A full Transformer encoder layer wraps multi-head attention and a feed-forward network with residual connections and layer normalisation, then stacks several of these layers to build depth.

Using TensorFlow Hub for NLP

Training a Transformer from scratch is valuable for learning, but in practice, most teams fine-tune a pre-trained model instead.
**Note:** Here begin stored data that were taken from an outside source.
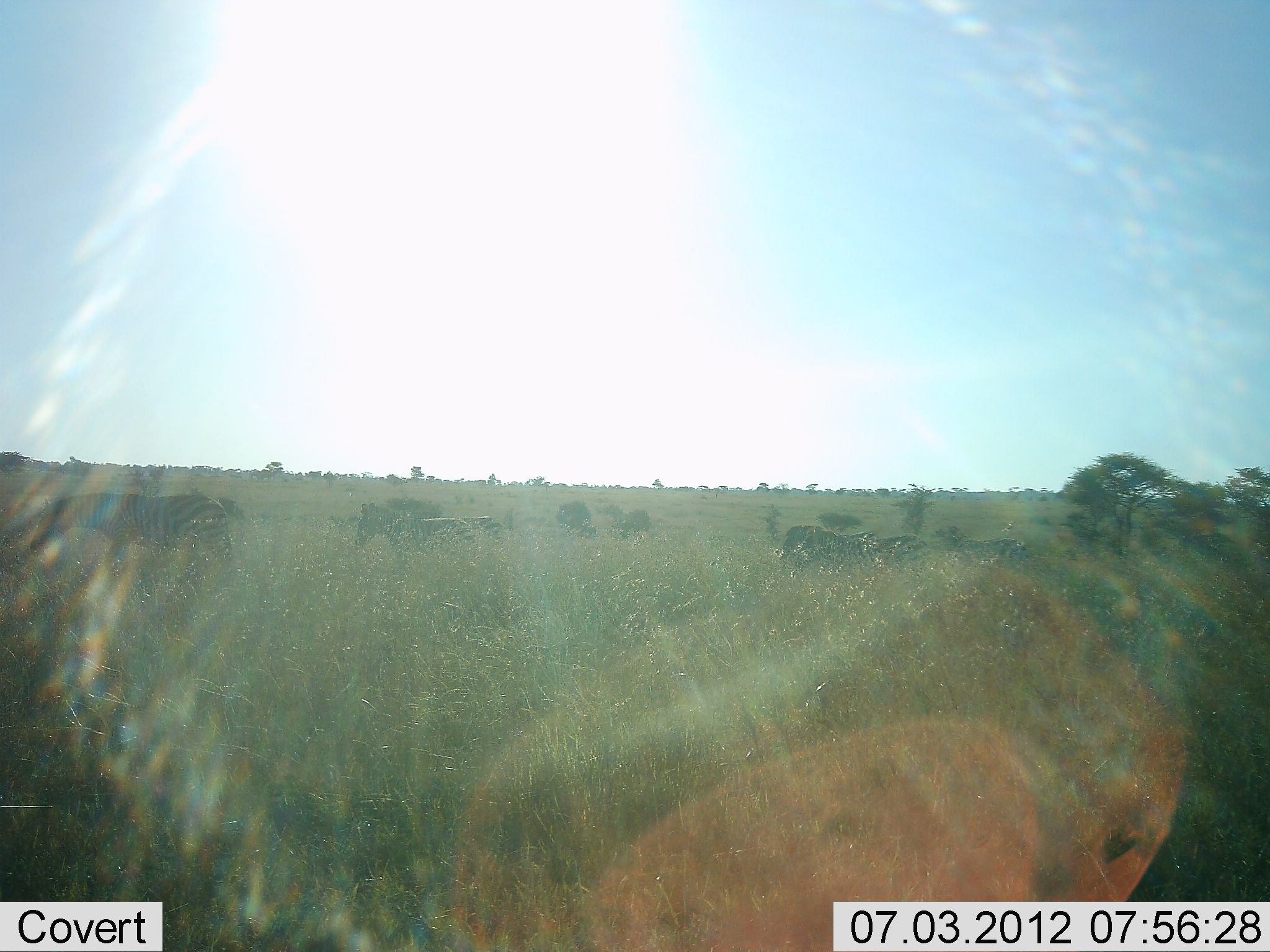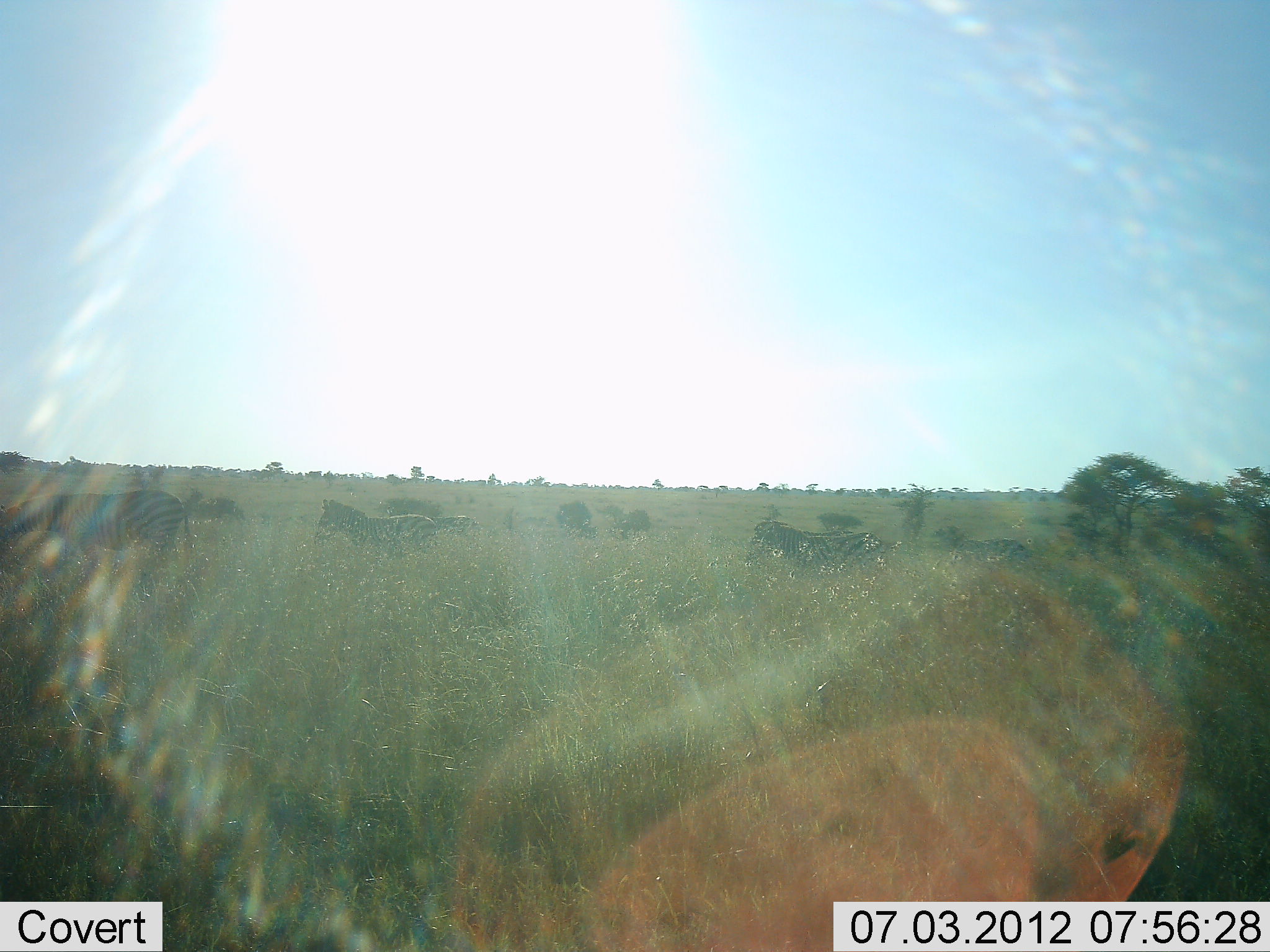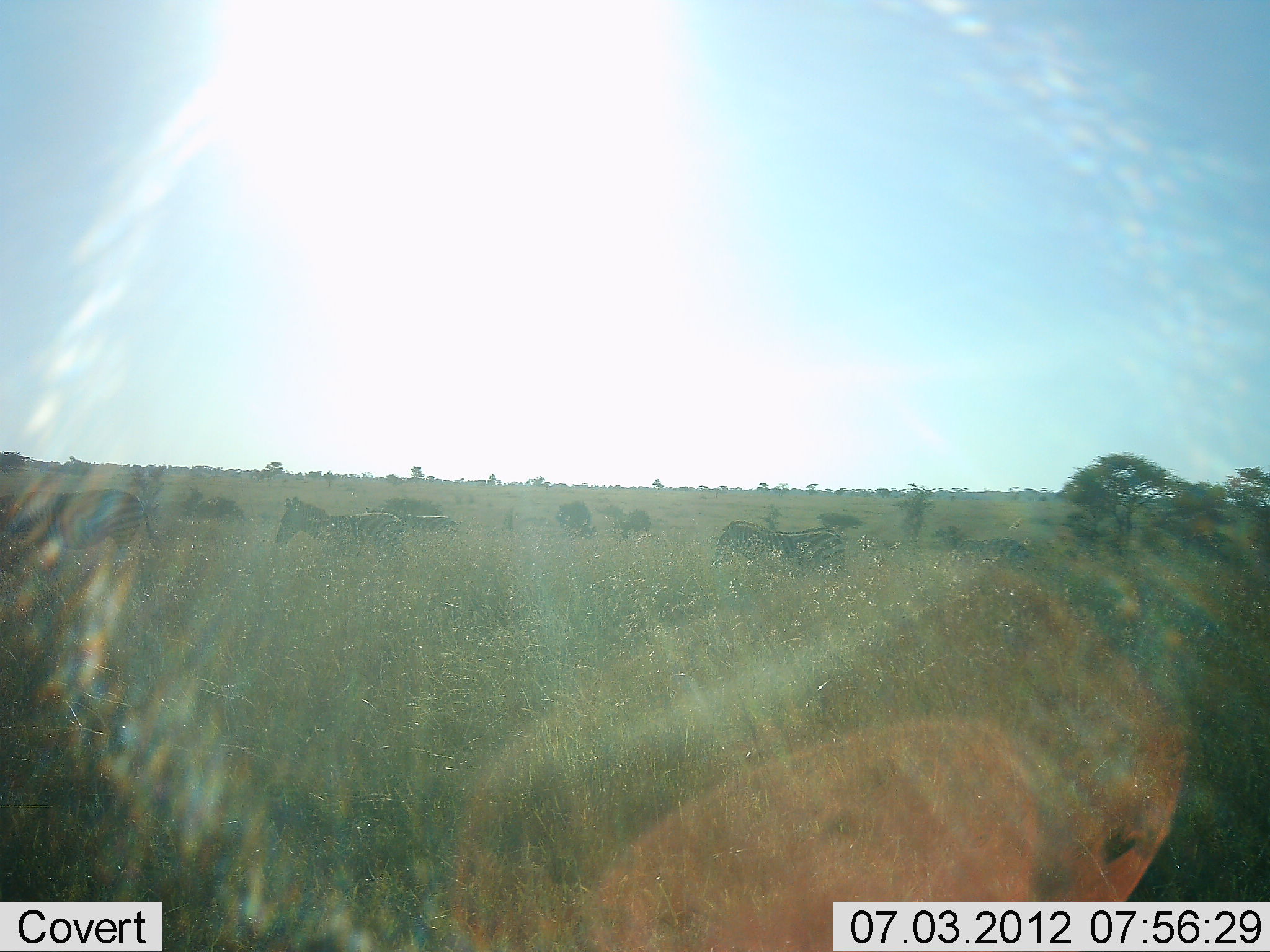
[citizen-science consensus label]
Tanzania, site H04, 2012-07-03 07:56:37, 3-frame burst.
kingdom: Animalia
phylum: Chordata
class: Mammalia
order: Perissodactyla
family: Equidae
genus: Equus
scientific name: Equus quagga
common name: plains zebra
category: zebra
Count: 5.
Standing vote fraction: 10%.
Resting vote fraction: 0%.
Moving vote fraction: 100%.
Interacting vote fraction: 0%.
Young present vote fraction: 0%.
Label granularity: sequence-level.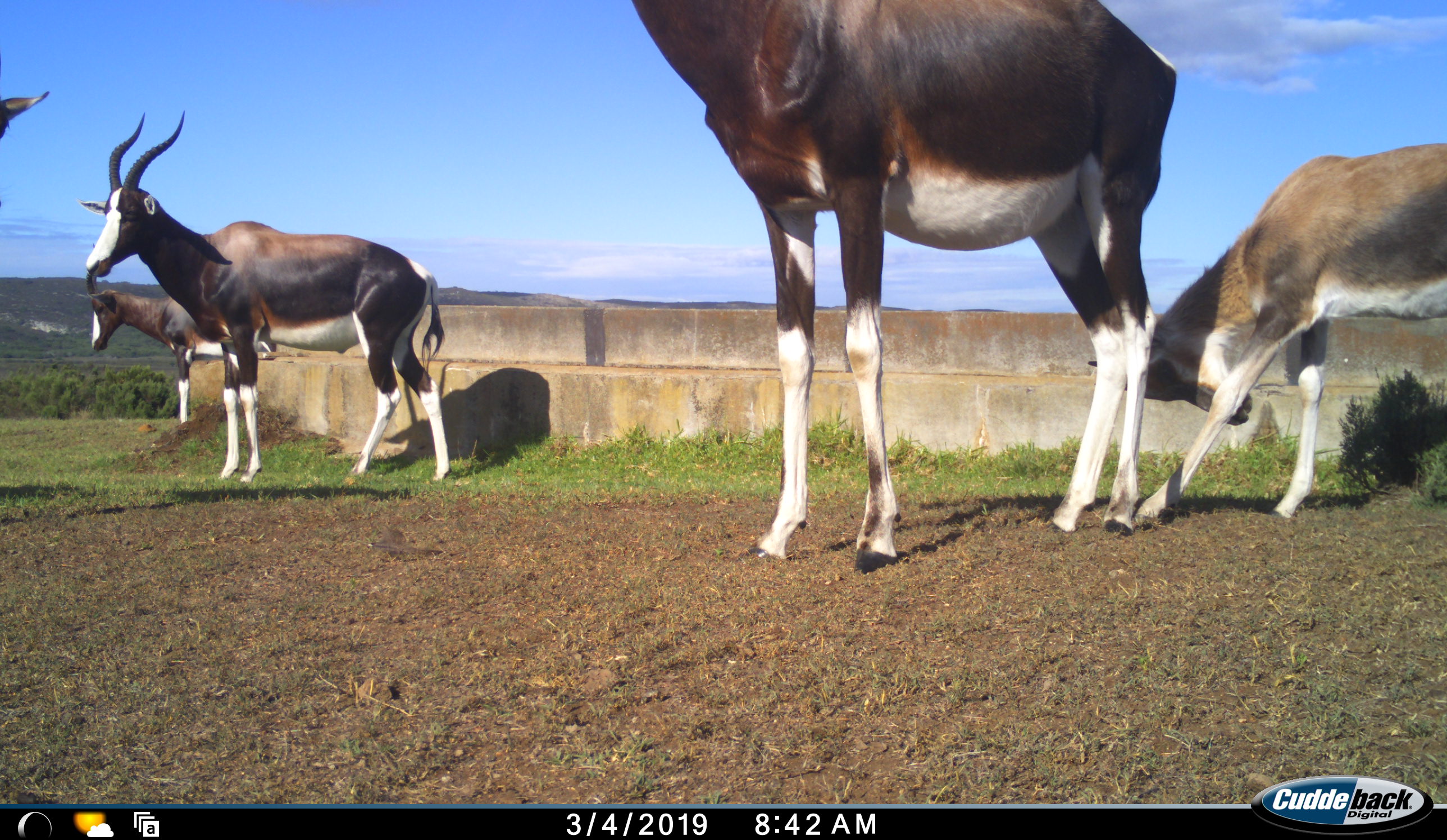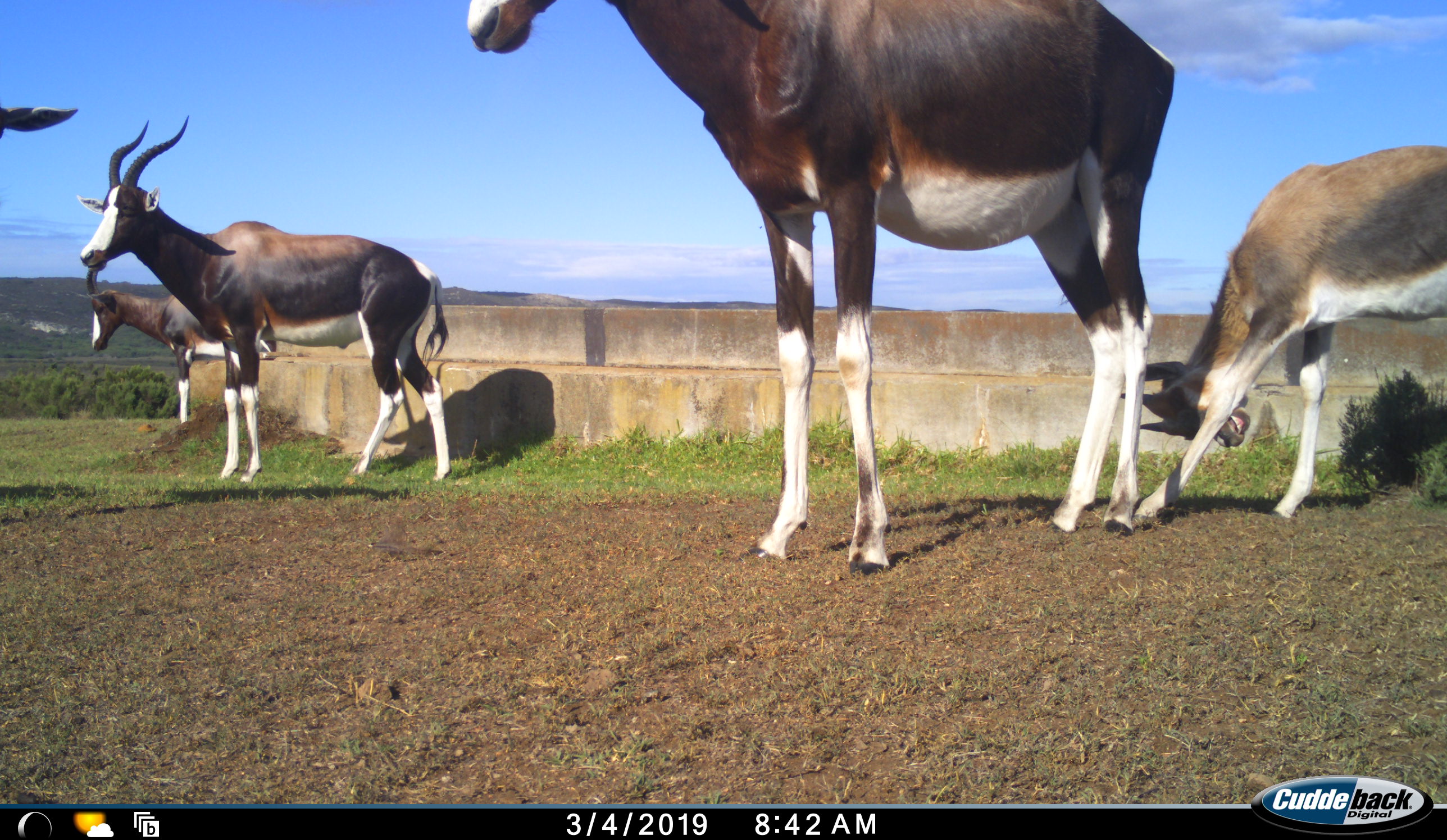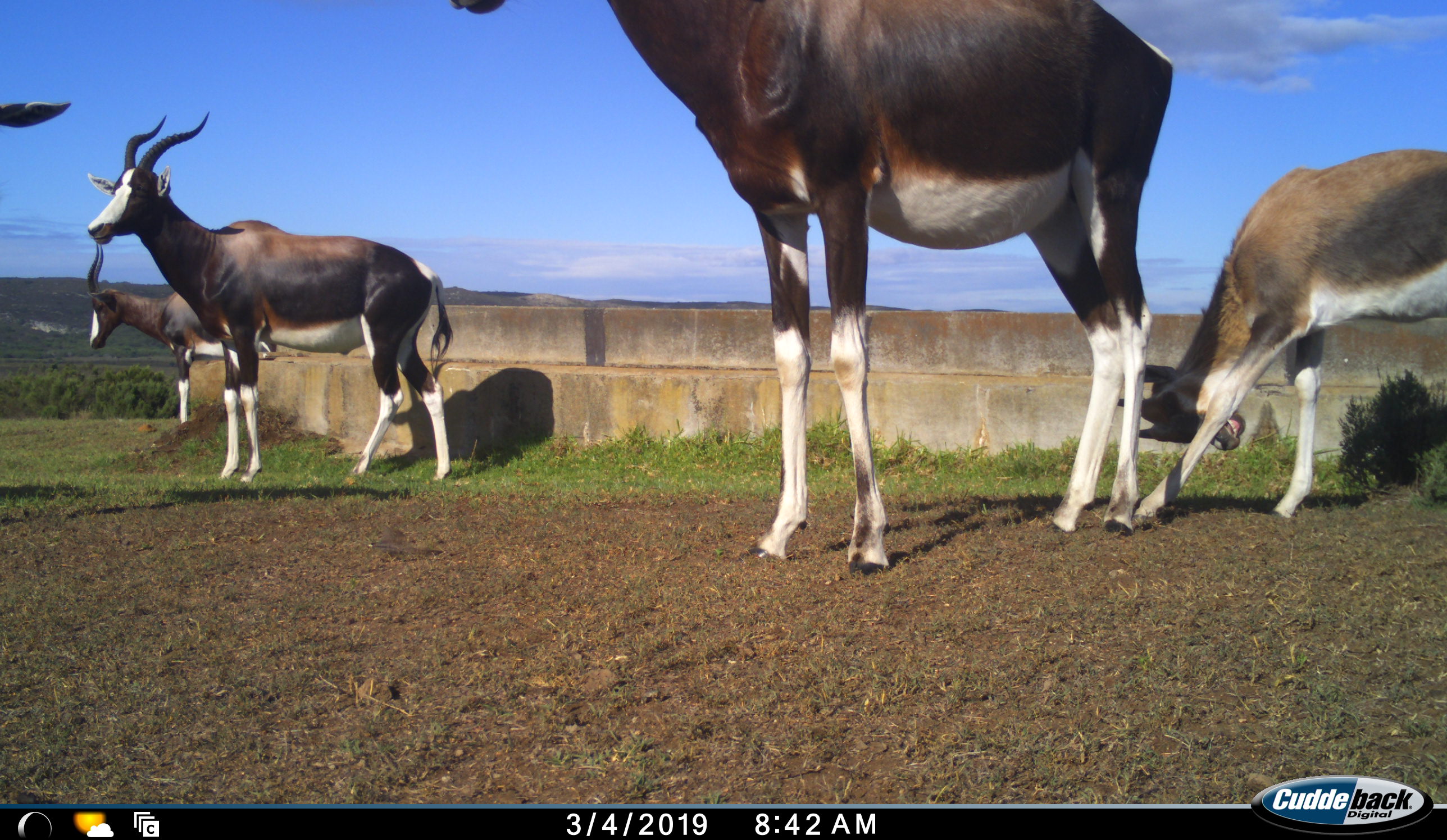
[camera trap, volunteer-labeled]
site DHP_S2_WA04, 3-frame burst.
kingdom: Animalia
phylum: Chordata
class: Mammalia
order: Artiodactyla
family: Bovidae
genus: Damaliscus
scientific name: Damaliscus pygargus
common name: bontebok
Bontebok (Damaliscus pygargus), count 5. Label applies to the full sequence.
TensorFlow Hub hosts ready-to-use models, including BERT and its many variants, that have already learned rich language representations from billions of words.

import tensorflow_hub as hub

import tensorflow as tf

bert_preprocess = hub.KerasLayer(

'https://tfhub.dev/tensorflow/bert_en_uncased_preprocess/3')

bert_encoder = hubKerasLayer(

'https://tfhub.dev/tensorflow/bert_en_uncased_L-12_H-768_A-12/4')

text_input = tf.keras.layers.Input(shape=(), dtype=tf.string)

encoder_inputs = bert_preprocess(text_input)

outputs = bert_encoder(encoder_inputs)

pooled_output = outputs['pooled_output']   # (batch, 768) sentence embedding

classifier = tf.keras.layers.Dense(1, activation='sigmoid')(pooled_output)

model = tf.keras.Model(text_input, classifier)

This pattern, attaching a small classification head on top of a frozen or lightly fine-tuned pre-trained encoder, is called transfer learning, and it routinely outperforms training from scratch, especially when labelled data is limited.

NLP Applications and Use Cases

Use Case

Typical Approach

Example

Sentiment analysis

Fine-tuned BERT or LSTM classifier

Classifying product reviews as positive or negative

Machine translation

Seq2seq with attention, or Transformer

Translating English text to French

Text summarisation

Encoder-decoder Transformer

Condensing news articles into short summaries

Named entity recognition

Token classification with a pre-trained encoder

Extracting names, dates, and locations from documents

Question answering

Span-extraction model on top of BERT

Finding the answer to a question inside a passage

Did You Know?

Self-attention's complexity grows quadratically with sequence length, since every token attends to every other token. This is why long-document models use techniques like sparse attention or sliding windows to remain efficient on inputs of thousands of tokens.